Thousands rally in Spanish anti-austerity protest

Demonstrators gather in the capital Madrid denouncing the government and calling for end to harsh austerity measures.

    Thousands rally in Spanish anti-austerity protest
    Spain is emerging from a seven-year economic slump [AP]

    Thousands of people have marched in the Spanish capital denouncing the government and calling for an end to harsh austerity measures that have deepened poverty among the worst-off.

    Gathering under the banner of "Dignity" in Madrid on Saturday, protesters decried government financial cuts, housing rights policies, and high unemployment rates.

    Carrying banners reading "Food, jobs and a roof with dignity. Working for a general strike", the protesters packed much of the city's Colon Square and Paseo de Recoletos boulevard.

    Dolores Cerezo, who had arrived from southern Sevilla, said the government had cut back "savagely" on public services such as education and the national health service.
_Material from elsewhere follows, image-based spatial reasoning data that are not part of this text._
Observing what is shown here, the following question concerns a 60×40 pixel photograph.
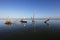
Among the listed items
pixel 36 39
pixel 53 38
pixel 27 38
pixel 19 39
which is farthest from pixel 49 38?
pixel 19 39

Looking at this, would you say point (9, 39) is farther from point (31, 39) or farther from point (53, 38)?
point (53, 38)

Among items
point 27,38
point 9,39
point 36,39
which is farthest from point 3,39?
point 36,39

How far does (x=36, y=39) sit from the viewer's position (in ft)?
35.4

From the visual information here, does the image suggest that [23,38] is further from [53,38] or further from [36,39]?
[53,38]

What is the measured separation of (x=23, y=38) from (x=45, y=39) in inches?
84.5

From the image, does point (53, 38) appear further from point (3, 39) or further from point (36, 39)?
point (3, 39)

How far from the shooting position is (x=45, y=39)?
10.8 metres

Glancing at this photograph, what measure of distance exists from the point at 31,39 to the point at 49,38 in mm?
1788

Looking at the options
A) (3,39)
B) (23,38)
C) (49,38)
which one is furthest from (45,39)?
(3,39)

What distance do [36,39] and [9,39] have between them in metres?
2.59

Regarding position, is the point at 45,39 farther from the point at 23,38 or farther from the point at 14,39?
the point at 14,39

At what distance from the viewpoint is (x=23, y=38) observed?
437 inches

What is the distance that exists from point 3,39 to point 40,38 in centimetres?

    Spain is emerging from a seven-year economic slump as one of the eurozone's fastest growing countries, but the exit from recession has yet to ease the hardship for thousands of households, in a country where nearly one in four of the workforce is out of a job.

    Prime Minister Mariano Rajoy announced new social welfare support last month and touted his government's economic record in a bid to woo back crisis-worn voters, who are increasingly turning to upstart parties as elections loom.
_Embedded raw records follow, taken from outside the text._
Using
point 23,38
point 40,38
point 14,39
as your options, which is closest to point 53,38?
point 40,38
    Rajoy, whose centre-right People's Party (PP) is expected to use economic recovery as its trump card in a general election to be held by year-end, raised the government's economic growth forecast for 2015 to 2.4 percent, from two percent.

    He also announced several welfare measures, including support for single parents, in a parliamentary address peppered with indirect swipes at insurgent parties such as anti-establishment Podemos (We Can), which is gaining in the polls.

    Podemos, launched a year ago, threatens to unseat the Socialists as the country's number two party and has topped some polls as a possible victor in the election.